An anisotropic uniform grid $\hat{\mathcal{X}}\left([\underline{x}_i,\overline{x}_i]^n_{i=1};\mathbf{N}=(N^1,\dots,N^n\right))$ is a grid space:

defined on a rectangular space
along every dimenison, it has $N^i>1$ even-spaced nodes where the grid step size along dimension $i$ is $\Delta x[i] = \frac{\overline{x}_i-\underline{x}_i}{N^i-1}$
has total $\|\mathbf{N}\|=\prod_{i=1}^n N^i$ node points

Let $\mathbf{i}=(i^1,i^2,\dots,i^n)$ be a Cartesian index that queries a unique node point $x^\mathbf{i}$ from $\hat{\mathcal{X}}\left([\underline{x}_i,\overline{x}_i]^n_{i=1};\mathbf{N}\right)$ where $i^j=1,\dots,N^j$ and $x^\mathbf{i}[i^j] = \underline{x}_j + (i^j-1)\Delta x[j]$.
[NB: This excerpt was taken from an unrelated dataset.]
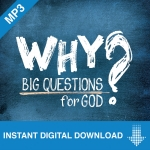 Image of Why? Big Questions For God 5 Part Download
Let $\mathbf{i}'$ be another Cartesian index that only has the $j$-th element different from $\mathbf{i}$. Then in convention, if the the $j$-th element of $\mathbf{i}'$ is greater than or equal to the $j$-th element of $\mathbf{i}$, then $x^{\mathbf{i}'}[j] \geq x^{\mathbf{i}}$ holds. In other words, the grid is dimension-wise ascendingly sorted.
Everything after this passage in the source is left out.